EMH Vs. “Irrational Exuberance”

WSJ ran an article today (subscription required) on the continuing debate between efficient market theorists and the so-called behaviorists who have set up shop at Friedman’s old office. I don’t know about the “boyz” but I continue to split my funds three ways in both my personal account and in 401K: International Index, Russell 2000 Index, and SP 500 Index. As the “behaviorists” concede, I find it hard to beat the market over the long-run. And in my case, long-run is when I die most probably in about 40 years or so.

Addressing the Social Security problem will be one of the most important domestic issues in the next four years regardless of who wins the November election. I suspect we will be hearing more of this topic in forthcoming years.
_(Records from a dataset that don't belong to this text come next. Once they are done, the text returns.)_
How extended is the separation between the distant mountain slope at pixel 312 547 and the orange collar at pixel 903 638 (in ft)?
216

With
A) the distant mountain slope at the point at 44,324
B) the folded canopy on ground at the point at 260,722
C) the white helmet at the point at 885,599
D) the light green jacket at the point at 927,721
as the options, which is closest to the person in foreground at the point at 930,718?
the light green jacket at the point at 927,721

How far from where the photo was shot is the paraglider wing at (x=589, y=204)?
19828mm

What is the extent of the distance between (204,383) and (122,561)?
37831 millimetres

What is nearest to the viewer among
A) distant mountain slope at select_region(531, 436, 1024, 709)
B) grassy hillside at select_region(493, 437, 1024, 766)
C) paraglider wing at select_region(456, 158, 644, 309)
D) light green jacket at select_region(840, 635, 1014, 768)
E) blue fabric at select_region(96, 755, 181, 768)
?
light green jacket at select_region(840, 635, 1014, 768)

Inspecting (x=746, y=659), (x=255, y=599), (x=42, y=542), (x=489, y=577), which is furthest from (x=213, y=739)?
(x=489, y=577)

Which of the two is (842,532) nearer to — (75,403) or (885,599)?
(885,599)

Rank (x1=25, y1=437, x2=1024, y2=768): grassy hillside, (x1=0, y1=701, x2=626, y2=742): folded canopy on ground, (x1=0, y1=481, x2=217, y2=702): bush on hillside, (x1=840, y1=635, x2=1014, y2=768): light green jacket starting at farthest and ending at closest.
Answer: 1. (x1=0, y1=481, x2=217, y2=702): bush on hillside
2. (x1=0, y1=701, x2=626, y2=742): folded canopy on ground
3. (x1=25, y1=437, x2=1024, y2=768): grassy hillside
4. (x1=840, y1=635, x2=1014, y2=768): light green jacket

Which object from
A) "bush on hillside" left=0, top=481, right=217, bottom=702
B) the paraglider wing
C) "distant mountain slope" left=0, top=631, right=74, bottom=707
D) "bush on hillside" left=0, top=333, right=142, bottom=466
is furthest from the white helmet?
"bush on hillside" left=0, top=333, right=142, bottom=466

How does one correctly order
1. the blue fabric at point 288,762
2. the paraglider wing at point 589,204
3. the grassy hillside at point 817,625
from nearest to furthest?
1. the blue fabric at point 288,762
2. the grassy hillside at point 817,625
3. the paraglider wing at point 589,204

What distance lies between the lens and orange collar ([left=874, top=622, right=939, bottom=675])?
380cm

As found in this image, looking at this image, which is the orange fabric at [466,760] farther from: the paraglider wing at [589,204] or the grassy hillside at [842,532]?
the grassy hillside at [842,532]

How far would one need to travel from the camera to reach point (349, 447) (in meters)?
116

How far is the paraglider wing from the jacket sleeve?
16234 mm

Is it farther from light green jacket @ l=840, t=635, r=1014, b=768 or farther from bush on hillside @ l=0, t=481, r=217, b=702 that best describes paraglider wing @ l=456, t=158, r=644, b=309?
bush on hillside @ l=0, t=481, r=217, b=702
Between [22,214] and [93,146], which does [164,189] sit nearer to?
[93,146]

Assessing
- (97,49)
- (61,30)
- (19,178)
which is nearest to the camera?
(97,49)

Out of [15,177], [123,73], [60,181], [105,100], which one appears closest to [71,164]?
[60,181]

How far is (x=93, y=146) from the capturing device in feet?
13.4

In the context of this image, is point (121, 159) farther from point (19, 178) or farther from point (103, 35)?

4 thoughts on “EMH Vs. “Irrational Exuberance””

  1. EMH has been dead. It’s been dead since Bachelier decided that the markets are random and conforms to a Gaussian Distribution, Markowitz created MPT and Sharpe created CAPM, etc. Garch is just a fix for a sinking ship. Include VAR in that ship too.

    Read Benoit Mandelbrot’s “The Misbehavior of the Markets”.

  2. Both theories are collaborative. If markets are not efficient, they interfere with rational decision making. The bubble, caused by savings concentration from budget surpluses, resulted in a crash changing the protocol of rational behavior in investing. An efficient and effective re-pricing mechanism.

  3. Could anyone shed a bit of light on an issue I have been long thinking about, It relates to the issues of EMH and the ideas of markowitz and Fama. Is the concept of designing a portfolio akin to Markowitz consistant with the theory of EMH??